"Mind Over Mayhem!"
Written by Len Wein.
Drawn by Herb Trimpe.
Inked by Joe Staton.
Lettering by Artie Simek.
Colours by Glynis Wein.
Incredible Hulk #188 might be memorable for many things but the one that leaps out at you like a sore sauropod is the introduction of Droog, the murderous poetic triceratops of terror.
With his love of flinging rhyming couplets at you as he tries to kill you, Droog has to be the strangest creation the strip had yet come up with and, bearing in mind this is the comic that once brought us a giant killer mouth in space, that's quite a boast to make. What the thinking was behind Droog's conception is anyone's guess but you can only suspect Len Wein may not have been totally serious when he first proposed it.
Still, however bizarre the thing may be, it does guarantee that, once read, the story'll never be forgotten, as the attempt to rescue Glenn Talbot from the Gremlin's fortress continues.
Thanks to Clay Quartermain happening to have a bomb concealed beneath his fingernail, the rescue party bust free from their cell and confront the Gremlin who summons Droog to deal with them. As the Hulk fights Droog, the good guys make their escape, just before SHIELD blast the fortress to smithereens.

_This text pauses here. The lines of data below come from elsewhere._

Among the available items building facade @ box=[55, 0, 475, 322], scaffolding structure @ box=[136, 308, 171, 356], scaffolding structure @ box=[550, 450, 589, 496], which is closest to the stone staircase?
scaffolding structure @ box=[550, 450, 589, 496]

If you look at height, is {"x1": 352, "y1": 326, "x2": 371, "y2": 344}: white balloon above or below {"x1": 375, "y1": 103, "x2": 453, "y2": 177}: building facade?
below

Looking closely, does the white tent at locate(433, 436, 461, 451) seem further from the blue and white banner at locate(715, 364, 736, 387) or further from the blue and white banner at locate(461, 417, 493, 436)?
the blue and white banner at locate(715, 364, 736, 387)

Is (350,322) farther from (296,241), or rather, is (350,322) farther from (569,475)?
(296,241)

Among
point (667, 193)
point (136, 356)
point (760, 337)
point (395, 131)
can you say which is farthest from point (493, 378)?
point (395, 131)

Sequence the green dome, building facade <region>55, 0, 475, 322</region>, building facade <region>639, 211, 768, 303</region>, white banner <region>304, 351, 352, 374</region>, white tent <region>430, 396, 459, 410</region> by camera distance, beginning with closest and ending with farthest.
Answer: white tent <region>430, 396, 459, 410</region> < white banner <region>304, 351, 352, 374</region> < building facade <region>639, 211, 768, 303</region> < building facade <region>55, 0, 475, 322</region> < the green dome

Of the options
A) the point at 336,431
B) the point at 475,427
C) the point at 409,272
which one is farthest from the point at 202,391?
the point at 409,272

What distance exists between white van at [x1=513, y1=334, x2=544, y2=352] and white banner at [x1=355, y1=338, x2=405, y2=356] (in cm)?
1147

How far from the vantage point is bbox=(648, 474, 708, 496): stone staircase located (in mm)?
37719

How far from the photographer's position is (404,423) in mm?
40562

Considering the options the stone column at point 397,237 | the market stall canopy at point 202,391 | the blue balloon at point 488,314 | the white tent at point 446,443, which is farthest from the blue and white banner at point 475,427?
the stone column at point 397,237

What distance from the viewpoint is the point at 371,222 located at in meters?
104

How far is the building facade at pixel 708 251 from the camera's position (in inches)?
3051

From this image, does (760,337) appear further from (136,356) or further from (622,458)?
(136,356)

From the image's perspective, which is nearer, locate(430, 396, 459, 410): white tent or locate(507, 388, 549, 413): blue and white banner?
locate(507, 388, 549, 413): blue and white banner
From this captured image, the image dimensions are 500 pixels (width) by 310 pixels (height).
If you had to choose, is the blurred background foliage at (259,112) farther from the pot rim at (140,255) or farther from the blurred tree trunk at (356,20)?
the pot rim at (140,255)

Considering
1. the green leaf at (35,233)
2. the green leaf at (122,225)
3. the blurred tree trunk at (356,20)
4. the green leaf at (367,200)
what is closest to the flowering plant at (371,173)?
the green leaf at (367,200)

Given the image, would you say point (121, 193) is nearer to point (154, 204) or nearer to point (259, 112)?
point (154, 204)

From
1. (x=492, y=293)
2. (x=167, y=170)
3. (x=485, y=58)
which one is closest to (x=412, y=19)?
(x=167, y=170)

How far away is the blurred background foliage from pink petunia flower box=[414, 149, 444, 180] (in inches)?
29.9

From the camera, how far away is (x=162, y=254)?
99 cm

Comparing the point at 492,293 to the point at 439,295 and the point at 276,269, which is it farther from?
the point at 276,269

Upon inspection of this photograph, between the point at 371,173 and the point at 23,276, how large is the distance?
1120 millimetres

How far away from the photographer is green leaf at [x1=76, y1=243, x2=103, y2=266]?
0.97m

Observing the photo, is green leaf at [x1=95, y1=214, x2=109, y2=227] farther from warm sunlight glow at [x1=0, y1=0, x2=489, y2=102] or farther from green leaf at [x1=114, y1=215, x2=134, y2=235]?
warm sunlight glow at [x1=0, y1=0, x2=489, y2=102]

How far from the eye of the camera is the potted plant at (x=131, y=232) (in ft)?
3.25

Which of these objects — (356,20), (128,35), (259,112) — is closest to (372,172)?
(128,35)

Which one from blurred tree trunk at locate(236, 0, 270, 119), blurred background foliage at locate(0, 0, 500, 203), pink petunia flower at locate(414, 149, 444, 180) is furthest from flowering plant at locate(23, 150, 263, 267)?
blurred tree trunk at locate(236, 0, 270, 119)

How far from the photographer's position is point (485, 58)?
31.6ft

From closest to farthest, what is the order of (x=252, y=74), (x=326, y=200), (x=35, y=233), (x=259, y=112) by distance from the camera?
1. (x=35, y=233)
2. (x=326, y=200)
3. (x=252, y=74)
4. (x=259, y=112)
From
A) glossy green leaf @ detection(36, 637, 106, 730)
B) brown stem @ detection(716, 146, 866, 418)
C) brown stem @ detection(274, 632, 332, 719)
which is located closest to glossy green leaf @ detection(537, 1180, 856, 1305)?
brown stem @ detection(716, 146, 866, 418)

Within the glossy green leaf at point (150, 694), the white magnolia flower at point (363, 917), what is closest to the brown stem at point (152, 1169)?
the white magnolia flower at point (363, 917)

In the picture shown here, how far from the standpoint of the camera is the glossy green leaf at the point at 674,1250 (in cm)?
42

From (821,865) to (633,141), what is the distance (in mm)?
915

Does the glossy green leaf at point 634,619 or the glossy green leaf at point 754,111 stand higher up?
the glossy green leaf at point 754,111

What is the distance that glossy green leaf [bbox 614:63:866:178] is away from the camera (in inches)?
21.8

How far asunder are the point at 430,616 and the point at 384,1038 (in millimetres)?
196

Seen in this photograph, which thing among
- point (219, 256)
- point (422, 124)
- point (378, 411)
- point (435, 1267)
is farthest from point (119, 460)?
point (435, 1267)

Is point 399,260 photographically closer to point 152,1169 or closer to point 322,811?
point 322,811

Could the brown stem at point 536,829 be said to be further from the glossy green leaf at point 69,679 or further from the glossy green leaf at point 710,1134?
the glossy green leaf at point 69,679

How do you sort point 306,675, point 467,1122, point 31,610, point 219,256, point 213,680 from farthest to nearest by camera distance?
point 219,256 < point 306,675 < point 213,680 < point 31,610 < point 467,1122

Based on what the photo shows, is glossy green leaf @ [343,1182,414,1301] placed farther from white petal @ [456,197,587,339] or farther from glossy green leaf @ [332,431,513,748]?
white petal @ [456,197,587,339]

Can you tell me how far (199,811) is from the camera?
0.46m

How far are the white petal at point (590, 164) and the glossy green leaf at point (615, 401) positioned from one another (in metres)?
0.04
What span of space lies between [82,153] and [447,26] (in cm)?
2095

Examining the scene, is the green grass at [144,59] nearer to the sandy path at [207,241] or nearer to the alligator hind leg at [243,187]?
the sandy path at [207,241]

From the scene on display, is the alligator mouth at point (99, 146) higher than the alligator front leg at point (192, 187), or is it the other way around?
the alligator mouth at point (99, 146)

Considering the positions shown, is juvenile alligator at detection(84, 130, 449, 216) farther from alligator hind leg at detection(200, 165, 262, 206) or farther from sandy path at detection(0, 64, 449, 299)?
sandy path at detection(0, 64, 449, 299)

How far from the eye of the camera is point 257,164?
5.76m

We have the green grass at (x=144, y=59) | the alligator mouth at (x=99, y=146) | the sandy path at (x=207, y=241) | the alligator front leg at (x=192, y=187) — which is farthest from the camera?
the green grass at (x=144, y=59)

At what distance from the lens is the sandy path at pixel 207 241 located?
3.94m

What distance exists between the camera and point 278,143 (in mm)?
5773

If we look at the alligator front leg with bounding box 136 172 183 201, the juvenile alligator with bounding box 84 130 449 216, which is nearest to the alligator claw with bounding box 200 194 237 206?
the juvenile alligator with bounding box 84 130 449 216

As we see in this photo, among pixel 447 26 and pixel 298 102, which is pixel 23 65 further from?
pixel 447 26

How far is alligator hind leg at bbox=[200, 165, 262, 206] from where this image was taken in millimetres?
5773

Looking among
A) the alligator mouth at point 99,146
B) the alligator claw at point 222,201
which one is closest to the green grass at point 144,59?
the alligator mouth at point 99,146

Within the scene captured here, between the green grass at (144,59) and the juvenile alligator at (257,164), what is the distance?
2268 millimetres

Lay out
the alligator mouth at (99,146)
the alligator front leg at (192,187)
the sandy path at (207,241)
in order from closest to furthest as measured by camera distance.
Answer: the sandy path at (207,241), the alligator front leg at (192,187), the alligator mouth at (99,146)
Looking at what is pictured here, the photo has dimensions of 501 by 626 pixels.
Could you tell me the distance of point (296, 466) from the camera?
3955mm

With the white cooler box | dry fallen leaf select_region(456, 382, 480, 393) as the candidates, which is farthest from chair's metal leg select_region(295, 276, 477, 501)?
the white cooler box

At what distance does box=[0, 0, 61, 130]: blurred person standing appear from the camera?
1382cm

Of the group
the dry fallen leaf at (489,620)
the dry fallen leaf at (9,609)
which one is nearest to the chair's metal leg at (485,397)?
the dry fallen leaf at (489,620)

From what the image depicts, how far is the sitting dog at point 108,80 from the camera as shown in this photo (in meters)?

You can't ignore the fact that SHIELD's actions in annihilating the fortress seem somewhat irresponsible, as they have no way of knowing whether Ross and his gang have actually got out of the place first. In all honesty, I'm not sure SHIELD overall come across as the most reliable organisation in the world. Every one of their agents that we see this issue seems perhaps a little too "flamboyant" and gung ho for the sake of professionalism.
Still, this is a comic book and we know the good guys win through in the end.
And so, minus the Hulk, our gang return to the US with Glenn Talbot's body.
His mind however is another matter, as the Gremlin had swapped it for that of one of his own agents before sending it back to the US in the exploding impostor we saw in issue #185. Because I don't have the intellect of a master-criminal, I don't have the slightest clue why the Gremlin did the mind-swap in the first place. Why didn't he just send Talbot back in his own body? And why was the loyal Soviet agent who now occupies Talbot's body being kept in one of the Gremlin's cells?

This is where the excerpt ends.